** begin Supplied material **

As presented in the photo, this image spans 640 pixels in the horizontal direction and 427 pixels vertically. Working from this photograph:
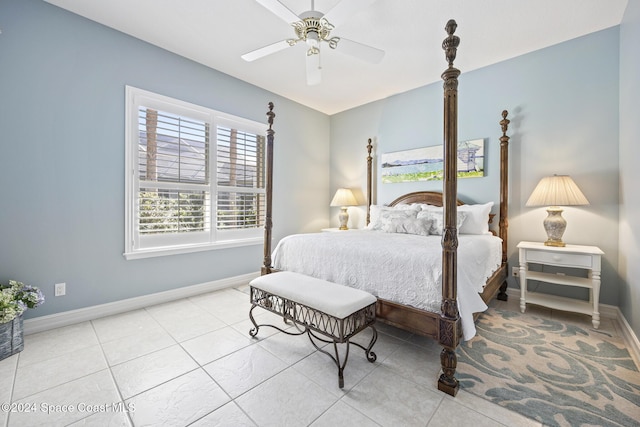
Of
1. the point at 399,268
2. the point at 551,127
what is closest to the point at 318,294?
the point at 399,268

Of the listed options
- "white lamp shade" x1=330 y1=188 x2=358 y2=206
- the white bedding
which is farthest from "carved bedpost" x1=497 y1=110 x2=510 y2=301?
"white lamp shade" x1=330 y1=188 x2=358 y2=206

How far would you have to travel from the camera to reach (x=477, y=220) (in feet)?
10.2

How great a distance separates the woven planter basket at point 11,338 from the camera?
1.92 metres

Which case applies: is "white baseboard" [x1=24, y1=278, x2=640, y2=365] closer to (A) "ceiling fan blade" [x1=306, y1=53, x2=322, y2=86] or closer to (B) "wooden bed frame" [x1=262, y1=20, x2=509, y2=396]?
(B) "wooden bed frame" [x1=262, y1=20, x2=509, y2=396]

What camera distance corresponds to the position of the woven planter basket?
1.92m

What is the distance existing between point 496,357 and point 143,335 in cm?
289

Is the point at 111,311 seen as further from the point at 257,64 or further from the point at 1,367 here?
the point at 257,64

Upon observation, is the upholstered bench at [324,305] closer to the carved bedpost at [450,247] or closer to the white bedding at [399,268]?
the white bedding at [399,268]

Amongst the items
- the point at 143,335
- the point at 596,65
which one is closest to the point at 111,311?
the point at 143,335

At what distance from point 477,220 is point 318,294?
2297mm

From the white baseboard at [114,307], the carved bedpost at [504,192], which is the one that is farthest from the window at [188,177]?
the carved bedpost at [504,192]

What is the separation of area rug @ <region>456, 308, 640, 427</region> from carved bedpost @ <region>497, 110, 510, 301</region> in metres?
0.81

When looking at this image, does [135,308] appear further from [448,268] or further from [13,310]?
[448,268]

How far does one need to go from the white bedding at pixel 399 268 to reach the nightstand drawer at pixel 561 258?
1.30 ft
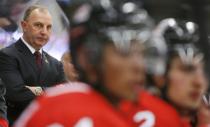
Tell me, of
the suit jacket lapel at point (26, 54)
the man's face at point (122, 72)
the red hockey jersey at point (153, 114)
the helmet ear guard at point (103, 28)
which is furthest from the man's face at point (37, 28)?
the man's face at point (122, 72)

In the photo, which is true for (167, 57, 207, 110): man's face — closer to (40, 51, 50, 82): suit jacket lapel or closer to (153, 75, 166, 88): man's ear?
(153, 75, 166, 88): man's ear

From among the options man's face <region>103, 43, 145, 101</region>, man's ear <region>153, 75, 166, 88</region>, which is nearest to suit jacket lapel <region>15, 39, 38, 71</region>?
man's ear <region>153, 75, 166, 88</region>

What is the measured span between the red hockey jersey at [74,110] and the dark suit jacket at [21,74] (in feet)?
7.89

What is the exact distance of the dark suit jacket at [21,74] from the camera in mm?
4285

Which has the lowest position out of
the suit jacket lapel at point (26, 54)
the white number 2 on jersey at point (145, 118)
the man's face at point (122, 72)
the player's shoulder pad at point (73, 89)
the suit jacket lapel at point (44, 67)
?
the suit jacket lapel at point (44, 67)

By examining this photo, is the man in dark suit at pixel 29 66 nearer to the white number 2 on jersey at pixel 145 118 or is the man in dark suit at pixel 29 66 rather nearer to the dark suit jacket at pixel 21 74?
the dark suit jacket at pixel 21 74

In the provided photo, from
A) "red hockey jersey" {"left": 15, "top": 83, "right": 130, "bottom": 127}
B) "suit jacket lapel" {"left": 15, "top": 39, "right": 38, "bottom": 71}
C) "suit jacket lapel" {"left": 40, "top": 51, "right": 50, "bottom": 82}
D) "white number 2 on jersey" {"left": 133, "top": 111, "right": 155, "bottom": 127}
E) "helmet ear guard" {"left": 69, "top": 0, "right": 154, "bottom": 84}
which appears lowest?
"suit jacket lapel" {"left": 40, "top": 51, "right": 50, "bottom": 82}

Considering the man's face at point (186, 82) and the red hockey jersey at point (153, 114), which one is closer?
the man's face at point (186, 82)

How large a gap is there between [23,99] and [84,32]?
2463mm

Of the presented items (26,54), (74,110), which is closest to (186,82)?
(74,110)

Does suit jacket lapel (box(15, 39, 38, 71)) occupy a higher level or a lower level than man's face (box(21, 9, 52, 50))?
lower

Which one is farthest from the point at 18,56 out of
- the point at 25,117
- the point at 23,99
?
the point at 25,117

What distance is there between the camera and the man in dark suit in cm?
429

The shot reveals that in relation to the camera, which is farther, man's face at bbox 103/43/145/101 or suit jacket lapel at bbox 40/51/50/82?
suit jacket lapel at bbox 40/51/50/82
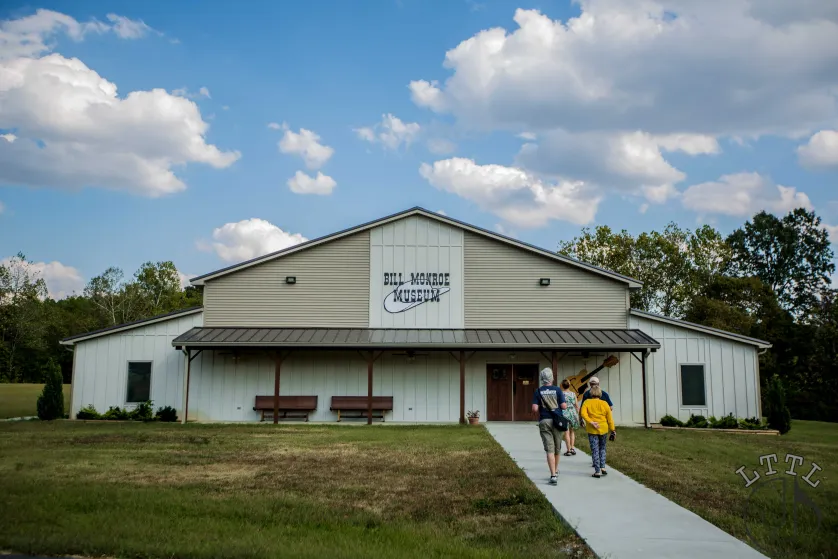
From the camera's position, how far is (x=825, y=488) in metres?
10.9

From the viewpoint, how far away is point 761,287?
4778 centimetres

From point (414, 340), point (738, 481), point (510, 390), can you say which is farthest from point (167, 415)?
point (738, 481)

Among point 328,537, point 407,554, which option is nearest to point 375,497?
point 328,537

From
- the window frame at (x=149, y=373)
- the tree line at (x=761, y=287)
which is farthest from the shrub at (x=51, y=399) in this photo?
the tree line at (x=761, y=287)

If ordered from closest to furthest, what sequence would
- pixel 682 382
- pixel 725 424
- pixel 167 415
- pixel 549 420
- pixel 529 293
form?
pixel 549 420 → pixel 167 415 → pixel 725 424 → pixel 682 382 → pixel 529 293

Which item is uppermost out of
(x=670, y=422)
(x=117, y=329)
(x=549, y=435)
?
(x=117, y=329)

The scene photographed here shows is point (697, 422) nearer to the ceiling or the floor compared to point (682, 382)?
nearer to the floor

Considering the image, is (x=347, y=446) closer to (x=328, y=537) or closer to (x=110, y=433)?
(x=110, y=433)

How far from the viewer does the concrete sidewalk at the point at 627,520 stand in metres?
6.91

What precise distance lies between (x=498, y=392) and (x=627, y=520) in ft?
54.1

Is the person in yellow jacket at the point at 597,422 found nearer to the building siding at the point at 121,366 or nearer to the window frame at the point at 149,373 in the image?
the building siding at the point at 121,366

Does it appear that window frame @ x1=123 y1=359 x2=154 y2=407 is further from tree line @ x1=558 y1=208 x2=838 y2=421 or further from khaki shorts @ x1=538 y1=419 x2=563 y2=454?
tree line @ x1=558 y1=208 x2=838 y2=421

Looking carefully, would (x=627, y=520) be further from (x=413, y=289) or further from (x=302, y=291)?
(x=302, y=291)

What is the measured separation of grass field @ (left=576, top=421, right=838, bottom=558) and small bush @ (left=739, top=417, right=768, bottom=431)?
2991 mm
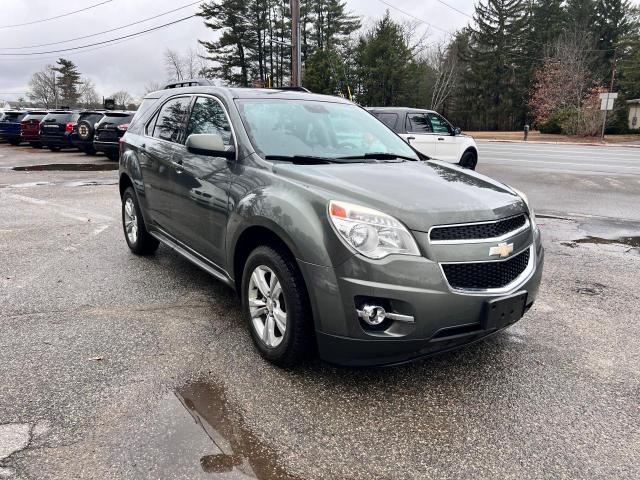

** end Supplied material **

Exercise objective: Rewrite the stretch from the line containing "Of the listed options" through the line containing "1.92 metres", with "camera" changed to "viewpoint" and nothing else altered.

Exercise result:
Of the listed options
- "white lamp shade" x1=330 y1=188 x2=358 y2=206
- the white bedding
which is farthest from "carved bedpost" x1=497 y1=110 x2=510 y2=301?
"white lamp shade" x1=330 y1=188 x2=358 y2=206

How far would you have to travel from the viewpoint to reach (x=477, y=220) (in feet)?
10.2

How great a distance separates the woven planter basket at point 11,338 from the viewpoint?
1.92 metres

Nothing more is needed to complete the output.